After this disastrous fire, a committee of leading citizens was formed to solicit relief. This group consisted of Mayor George Jones (the original owner of the McIlwaine House near the Farmer’s Market), William Haxall (a leader of the Newmarket Race Track just east of Petersburg), John Fitzhugh may (who had the honor of reading the Declaration of Independence at a Petersburg Independence Day celebration), Robert Bolling (one of the original 1784 Petersburg Common Councilmen), and William Prentis (who opened the city’s first printing press in 1786), among others. Within two weeks of the fire, reconstruction in the city was fully underway. A Petersburg resident wrote in 1826 that, 20 years before, there were less than ten brick buildings in town. The fire transformed the structure of homes in the city. Due to the massive destruction of this fire, roughly 300 brick buildings were built over the following two years. These included the Charles O’Hara (Trapezium) House at 244 North Market Street, which is still extant. E.P. Fordham wrote, “the new part, which already contains 300 handsome houses, would shame most of the country towns in England.” In 1817, two years after the fire, William Tell Harris (who toured the United States from 1817 to 1819) wrote, “this town, which has recently suffered very severely by fire, shows no marks of its misfortune; bustle and activity are everywhere seen.”

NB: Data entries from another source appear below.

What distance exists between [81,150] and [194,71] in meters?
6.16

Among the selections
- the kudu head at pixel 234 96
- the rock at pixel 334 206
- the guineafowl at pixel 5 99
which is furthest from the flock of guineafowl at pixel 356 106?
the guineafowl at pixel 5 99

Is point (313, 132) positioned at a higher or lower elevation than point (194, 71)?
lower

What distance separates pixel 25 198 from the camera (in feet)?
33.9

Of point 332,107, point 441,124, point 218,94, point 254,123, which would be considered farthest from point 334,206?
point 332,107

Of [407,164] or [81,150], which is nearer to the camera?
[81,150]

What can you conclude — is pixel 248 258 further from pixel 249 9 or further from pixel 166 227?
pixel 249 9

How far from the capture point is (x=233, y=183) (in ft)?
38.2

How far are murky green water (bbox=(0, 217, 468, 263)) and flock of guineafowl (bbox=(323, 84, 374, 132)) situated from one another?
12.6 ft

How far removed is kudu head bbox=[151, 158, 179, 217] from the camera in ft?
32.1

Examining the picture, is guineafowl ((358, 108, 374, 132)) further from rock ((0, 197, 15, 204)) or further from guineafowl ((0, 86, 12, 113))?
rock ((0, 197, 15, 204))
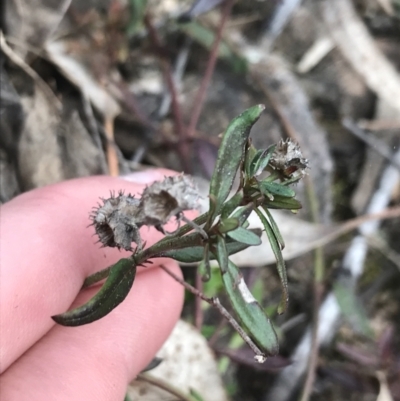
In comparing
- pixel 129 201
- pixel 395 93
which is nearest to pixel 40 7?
pixel 129 201

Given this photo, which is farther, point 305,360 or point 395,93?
point 395,93

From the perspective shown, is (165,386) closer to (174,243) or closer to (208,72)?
(174,243)

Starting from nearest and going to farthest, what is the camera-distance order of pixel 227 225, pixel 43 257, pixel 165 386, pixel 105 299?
1. pixel 227 225
2. pixel 105 299
3. pixel 43 257
4. pixel 165 386

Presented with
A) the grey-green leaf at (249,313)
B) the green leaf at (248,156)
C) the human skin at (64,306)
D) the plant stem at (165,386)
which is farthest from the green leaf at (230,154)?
the plant stem at (165,386)

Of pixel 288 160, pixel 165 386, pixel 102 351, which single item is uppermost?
pixel 288 160

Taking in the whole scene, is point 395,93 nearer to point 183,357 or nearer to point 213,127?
point 213,127

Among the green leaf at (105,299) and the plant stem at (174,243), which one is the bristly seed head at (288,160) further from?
the green leaf at (105,299)

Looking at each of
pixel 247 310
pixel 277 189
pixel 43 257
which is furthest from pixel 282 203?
pixel 43 257

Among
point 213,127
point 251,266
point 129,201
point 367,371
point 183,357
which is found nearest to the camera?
point 129,201
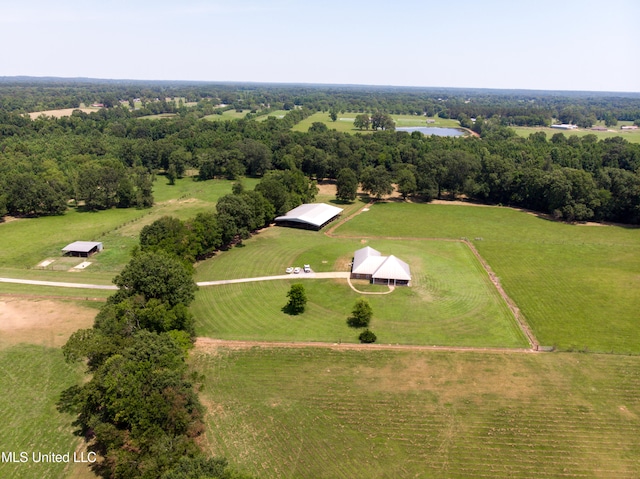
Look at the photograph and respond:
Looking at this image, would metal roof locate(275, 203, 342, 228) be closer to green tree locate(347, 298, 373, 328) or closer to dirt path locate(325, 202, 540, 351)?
dirt path locate(325, 202, 540, 351)

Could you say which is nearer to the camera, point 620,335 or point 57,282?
point 620,335

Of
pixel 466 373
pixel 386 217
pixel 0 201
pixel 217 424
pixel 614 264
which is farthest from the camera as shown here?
pixel 386 217

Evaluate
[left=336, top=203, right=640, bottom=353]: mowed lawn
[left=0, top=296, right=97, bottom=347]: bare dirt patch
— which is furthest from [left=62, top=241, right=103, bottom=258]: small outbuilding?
[left=336, top=203, right=640, bottom=353]: mowed lawn

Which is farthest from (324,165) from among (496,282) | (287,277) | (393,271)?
(496,282)

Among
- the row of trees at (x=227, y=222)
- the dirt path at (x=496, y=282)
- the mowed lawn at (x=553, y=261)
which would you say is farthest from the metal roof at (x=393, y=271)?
the row of trees at (x=227, y=222)

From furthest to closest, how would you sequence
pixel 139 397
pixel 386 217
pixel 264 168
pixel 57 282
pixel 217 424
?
pixel 264 168 < pixel 386 217 < pixel 57 282 < pixel 217 424 < pixel 139 397

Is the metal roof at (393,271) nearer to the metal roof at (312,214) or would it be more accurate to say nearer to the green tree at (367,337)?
the green tree at (367,337)

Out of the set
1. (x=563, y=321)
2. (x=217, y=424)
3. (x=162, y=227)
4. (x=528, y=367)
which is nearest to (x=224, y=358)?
(x=217, y=424)

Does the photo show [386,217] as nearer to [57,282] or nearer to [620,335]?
[620,335]
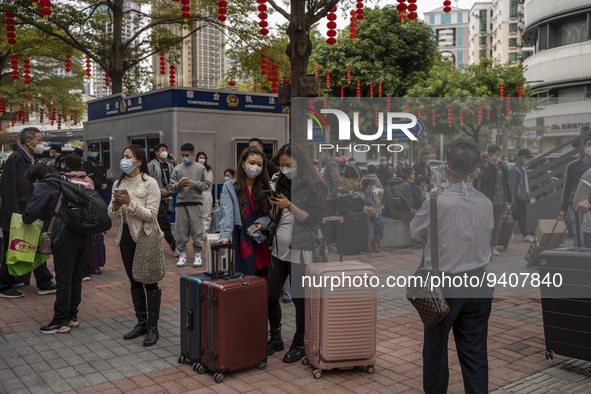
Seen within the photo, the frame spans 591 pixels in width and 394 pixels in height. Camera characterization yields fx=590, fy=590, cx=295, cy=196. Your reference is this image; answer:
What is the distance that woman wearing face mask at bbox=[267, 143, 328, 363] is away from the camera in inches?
178

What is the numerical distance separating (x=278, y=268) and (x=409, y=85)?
32.5m

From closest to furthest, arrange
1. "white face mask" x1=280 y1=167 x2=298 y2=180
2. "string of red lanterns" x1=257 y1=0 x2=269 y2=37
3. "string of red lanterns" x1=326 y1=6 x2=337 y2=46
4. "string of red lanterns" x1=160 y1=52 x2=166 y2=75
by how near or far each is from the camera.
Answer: "white face mask" x1=280 y1=167 x2=298 y2=180 → "string of red lanterns" x1=326 y1=6 x2=337 y2=46 → "string of red lanterns" x1=257 y1=0 x2=269 y2=37 → "string of red lanterns" x1=160 y1=52 x2=166 y2=75

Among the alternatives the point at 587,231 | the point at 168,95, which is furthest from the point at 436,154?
the point at 168,95

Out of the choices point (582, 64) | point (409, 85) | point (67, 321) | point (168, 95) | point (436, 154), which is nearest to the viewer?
point (436, 154)

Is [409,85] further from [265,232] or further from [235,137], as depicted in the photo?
[265,232]

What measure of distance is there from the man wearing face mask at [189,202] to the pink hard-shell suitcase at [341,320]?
467 centimetres

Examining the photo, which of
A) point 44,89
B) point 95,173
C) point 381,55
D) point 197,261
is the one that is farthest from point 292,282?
point 381,55

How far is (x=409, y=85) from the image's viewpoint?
35.8m

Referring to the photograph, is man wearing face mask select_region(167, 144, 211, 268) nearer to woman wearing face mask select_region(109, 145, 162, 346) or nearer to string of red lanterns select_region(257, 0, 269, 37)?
string of red lanterns select_region(257, 0, 269, 37)

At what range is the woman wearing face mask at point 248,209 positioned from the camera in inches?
192

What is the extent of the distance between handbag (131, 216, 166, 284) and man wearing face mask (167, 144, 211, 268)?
11.9 ft

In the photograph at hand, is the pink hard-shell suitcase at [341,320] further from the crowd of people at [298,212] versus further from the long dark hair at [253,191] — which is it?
the long dark hair at [253,191]

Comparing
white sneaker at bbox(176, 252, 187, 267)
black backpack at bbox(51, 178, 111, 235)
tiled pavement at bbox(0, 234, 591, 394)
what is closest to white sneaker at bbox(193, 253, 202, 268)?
white sneaker at bbox(176, 252, 187, 267)

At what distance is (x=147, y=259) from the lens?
16.8 feet
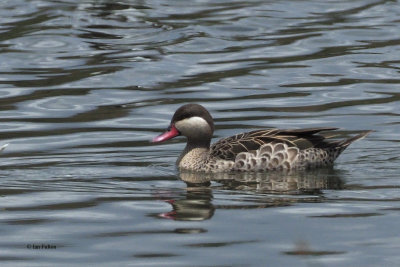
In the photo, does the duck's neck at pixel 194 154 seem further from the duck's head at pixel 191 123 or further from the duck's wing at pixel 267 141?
the duck's wing at pixel 267 141

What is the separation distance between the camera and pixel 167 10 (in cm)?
2612

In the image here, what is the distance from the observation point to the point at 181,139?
16328mm

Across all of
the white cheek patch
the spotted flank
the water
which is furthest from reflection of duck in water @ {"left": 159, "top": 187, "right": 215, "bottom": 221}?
the white cheek patch

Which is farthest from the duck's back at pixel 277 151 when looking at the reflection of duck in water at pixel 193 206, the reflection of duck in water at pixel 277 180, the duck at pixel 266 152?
the reflection of duck in water at pixel 193 206

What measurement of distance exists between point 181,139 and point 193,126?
1.90 meters

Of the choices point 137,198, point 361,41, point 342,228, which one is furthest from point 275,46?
point 342,228

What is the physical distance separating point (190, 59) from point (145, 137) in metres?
5.78

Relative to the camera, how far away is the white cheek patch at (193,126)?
14406mm

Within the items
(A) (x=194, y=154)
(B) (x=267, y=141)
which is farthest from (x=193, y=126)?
(B) (x=267, y=141)

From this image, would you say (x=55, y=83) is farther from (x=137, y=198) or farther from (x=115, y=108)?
(x=137, y=198)

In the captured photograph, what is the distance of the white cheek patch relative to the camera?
14.4 m

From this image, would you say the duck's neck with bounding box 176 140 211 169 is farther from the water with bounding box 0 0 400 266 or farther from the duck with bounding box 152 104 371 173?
the water with bounding box 0 0 400 266

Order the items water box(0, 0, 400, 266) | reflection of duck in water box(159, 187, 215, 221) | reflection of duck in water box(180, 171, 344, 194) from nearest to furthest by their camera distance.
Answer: water box(0, 0, 400, 266)
reflection of duck in water box(159, 187, 215, 221)
reflection of duck in water box(180, 171, 344, 194)

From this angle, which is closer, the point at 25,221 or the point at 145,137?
the point at 25,221
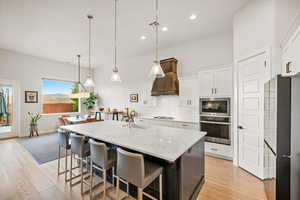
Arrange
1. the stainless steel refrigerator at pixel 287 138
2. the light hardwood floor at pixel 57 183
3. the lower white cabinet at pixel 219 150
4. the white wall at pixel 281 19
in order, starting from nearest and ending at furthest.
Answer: the stainless steel refrigerator at pixel 287 138
the light hardwood floor at pixel 57 183
the white wall at pixel 281 19
the lower white cabinet at pixel 219 150

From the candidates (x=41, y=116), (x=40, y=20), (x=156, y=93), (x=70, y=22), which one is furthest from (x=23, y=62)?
(x=156, y=93)

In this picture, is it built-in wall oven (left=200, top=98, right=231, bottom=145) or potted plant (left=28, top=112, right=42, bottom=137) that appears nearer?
built-in wall oven (left=200, top=98, right=231, bottom=145)

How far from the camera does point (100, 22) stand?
322cm

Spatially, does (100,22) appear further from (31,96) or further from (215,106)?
(31,96)

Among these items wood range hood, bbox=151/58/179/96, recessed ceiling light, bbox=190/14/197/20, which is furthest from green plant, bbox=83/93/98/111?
recessed ceiling light, bbox=190/14/197/20

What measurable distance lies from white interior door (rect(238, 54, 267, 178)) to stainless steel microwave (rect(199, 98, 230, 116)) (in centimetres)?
32

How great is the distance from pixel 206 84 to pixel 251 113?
3.95 ft

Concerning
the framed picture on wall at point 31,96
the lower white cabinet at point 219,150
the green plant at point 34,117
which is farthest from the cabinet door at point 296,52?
the framed picture on wall at point 31,96

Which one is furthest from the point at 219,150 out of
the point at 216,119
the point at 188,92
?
the point at 188,92

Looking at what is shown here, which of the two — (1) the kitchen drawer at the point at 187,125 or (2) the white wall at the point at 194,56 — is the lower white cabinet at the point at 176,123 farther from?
(2) the white wall at the point at 194,56

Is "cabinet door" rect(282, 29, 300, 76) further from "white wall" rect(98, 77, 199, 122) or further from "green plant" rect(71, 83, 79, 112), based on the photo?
"green plant" rect(71, 83, 79, 112)

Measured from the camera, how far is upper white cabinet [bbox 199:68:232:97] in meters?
3.14

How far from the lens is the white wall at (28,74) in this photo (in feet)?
16.3

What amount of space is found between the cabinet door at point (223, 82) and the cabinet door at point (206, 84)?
0.31ft
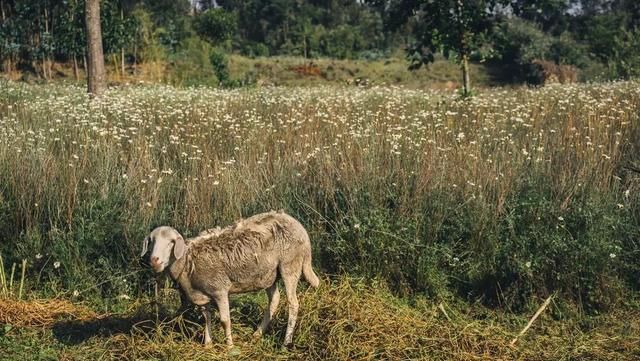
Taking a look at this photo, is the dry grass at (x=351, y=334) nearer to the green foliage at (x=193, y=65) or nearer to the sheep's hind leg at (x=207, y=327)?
the sheep's hind leg at (x=207, y=327)

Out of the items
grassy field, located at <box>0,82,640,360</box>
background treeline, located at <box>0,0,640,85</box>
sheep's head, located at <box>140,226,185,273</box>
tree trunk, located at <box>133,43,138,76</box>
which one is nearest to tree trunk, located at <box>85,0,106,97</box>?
background treeline, located at <box>0,0,640,85</box>

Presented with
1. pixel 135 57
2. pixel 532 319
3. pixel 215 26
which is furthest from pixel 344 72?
pixel 532 319

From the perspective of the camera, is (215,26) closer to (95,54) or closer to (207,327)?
(95,54)

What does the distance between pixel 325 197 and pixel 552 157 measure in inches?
115

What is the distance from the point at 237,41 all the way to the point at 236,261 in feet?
165

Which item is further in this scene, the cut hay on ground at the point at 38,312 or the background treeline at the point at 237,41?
the background treeline at the point at 237,41

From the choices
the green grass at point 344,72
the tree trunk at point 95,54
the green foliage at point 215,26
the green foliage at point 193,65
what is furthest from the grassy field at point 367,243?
the green foliage at point 215,26

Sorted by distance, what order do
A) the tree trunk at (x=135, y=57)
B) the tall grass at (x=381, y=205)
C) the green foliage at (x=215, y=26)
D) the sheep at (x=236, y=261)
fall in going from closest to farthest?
the sheep at (x=236, y=261) < the tall grass at (x=381, y=205) < the tree trunk at (x=135, y=57) < the green foliage at (x=215, y=26)

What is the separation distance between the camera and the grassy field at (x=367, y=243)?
4.62 m

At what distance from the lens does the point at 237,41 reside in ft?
173

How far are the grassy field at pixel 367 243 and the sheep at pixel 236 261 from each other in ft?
1.42

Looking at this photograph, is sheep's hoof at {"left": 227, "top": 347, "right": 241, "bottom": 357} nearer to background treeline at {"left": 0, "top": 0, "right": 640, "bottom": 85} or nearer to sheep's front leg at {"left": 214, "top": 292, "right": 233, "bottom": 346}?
sheep's front leg at {"left": 214, "top": 292, "right": 233, "bottom": 346}

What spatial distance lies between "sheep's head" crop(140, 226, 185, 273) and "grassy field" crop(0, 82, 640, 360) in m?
0.76

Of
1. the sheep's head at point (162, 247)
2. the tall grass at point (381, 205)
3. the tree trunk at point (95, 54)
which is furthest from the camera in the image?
the tree trunk at point (95, 54)
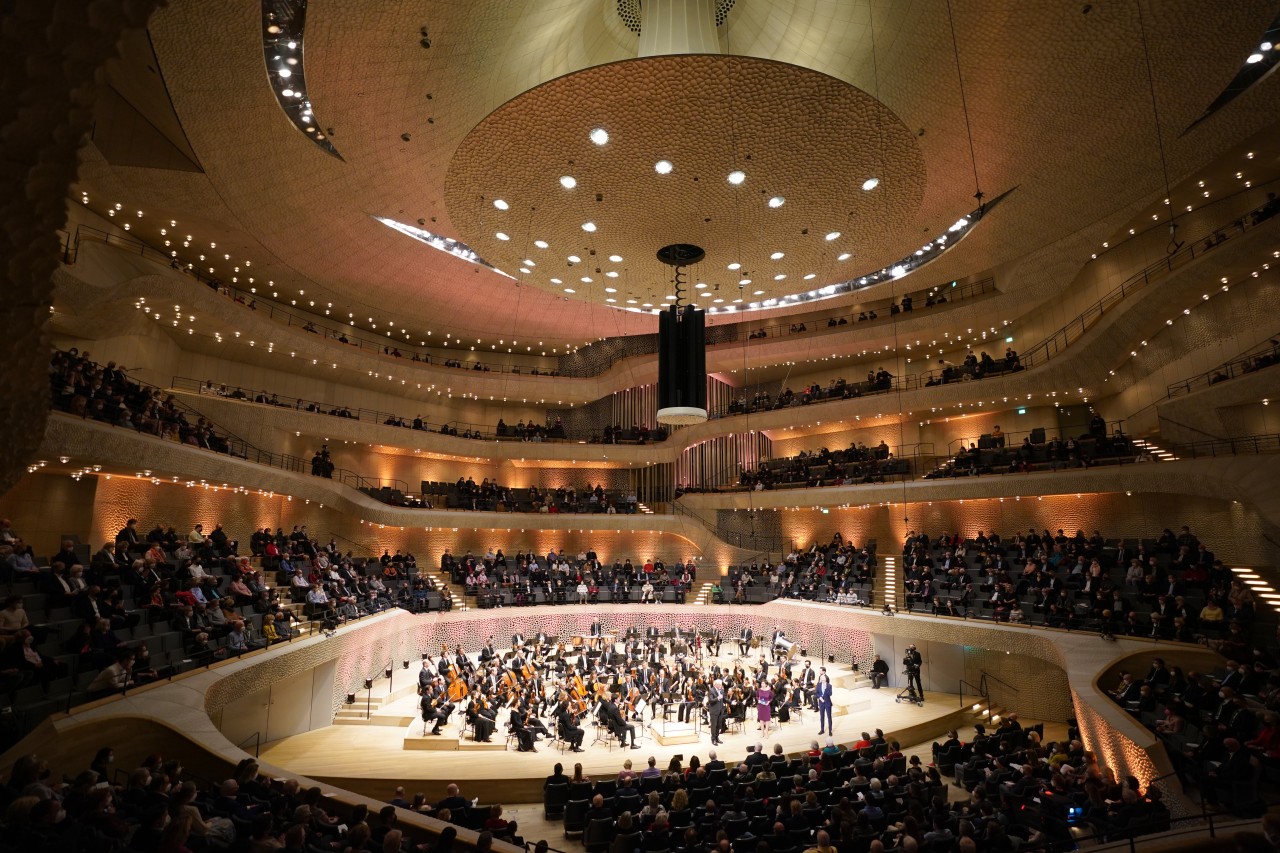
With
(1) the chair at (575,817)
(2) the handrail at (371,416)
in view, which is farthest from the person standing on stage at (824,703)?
(2) the handrail at (371,416)

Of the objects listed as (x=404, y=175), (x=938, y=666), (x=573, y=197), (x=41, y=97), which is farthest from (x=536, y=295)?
(x=41, y=97)

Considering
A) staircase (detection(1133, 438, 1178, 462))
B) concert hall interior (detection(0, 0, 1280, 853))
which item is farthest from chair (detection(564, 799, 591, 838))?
staircase (detection(1133, 438, 1178, 462))

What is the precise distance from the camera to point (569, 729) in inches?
555

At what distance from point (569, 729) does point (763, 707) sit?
4624mm

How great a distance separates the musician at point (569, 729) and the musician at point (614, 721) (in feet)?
1.88

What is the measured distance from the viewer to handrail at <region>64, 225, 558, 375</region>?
18.5m

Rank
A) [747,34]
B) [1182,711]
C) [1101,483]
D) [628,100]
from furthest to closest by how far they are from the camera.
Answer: [1101,483]
[747,34]
[1182,711]
[628,100]

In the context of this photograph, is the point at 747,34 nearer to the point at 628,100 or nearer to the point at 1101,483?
the point at 628,100

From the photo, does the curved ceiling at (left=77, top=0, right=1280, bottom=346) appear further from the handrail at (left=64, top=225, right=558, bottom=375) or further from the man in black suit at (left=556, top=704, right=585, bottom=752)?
the man in black suit at (left=556, top=704, right=585, bottom=752)

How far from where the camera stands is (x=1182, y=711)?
10.2m

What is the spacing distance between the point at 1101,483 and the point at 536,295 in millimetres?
19665

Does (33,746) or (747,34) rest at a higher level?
(747,34)

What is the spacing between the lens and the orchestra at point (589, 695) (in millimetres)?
14453

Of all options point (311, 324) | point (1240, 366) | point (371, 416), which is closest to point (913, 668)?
point (1240, 366)
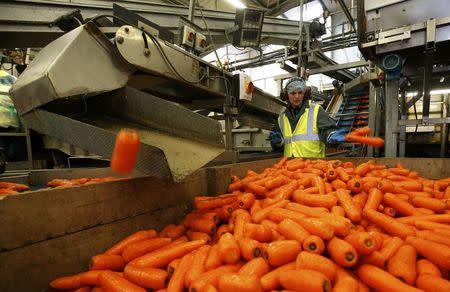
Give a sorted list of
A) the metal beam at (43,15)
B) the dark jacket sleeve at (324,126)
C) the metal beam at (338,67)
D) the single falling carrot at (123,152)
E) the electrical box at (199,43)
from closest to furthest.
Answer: the single falling carrot at (123,152)
the metal beam at (43,15)
the electrical box at (199,43)
the dark jacket sleeve at (324,126)
the metal beam at (338,67)

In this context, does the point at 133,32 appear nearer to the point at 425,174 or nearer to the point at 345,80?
the point at 425,174

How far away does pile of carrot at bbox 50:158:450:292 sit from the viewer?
4.02 ft

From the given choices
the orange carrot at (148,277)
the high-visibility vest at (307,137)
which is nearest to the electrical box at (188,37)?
the high-visibility vest at (307,137)

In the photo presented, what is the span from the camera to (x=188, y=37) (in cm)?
334

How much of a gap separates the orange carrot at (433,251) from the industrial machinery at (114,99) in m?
1.28

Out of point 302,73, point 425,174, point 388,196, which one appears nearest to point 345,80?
point 302,73

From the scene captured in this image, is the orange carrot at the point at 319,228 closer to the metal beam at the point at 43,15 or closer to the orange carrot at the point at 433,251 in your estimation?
the orange carrot at the point at 433,251

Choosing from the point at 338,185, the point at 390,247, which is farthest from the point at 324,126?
the point at 390,247

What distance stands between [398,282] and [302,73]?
5.25 metres

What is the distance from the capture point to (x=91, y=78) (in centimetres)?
161

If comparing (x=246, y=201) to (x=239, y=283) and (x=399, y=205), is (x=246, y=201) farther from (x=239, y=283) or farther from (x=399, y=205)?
(x=399, y=205)

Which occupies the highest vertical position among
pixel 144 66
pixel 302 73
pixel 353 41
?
pixel 353 41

Petersburg has continued to focus on its ability to prevent and fight fires since the 1815 fire. Prior to the Civil War there were four fire companies in town. During the war, many of the volunteer firemen became soldiers, and consequently Confederate Soldiers fought fires in the city. Ten years after the end of the Civil War, Petersburg established its first paid fire department. The volunteer firemen in the city for the previous 87 years undoubtedly saved millions of dollars in potential property damage and casualties. The well known “iron front” fire in 1889, resulted in approximately $750, 000 in damage to structures in the city’s downtown business district. Petersburg continues to suffer from property damage, deaths and injuries from fires, but the July 16, 1815 fire is unmistakably the worst fire in the history of the Cockade City.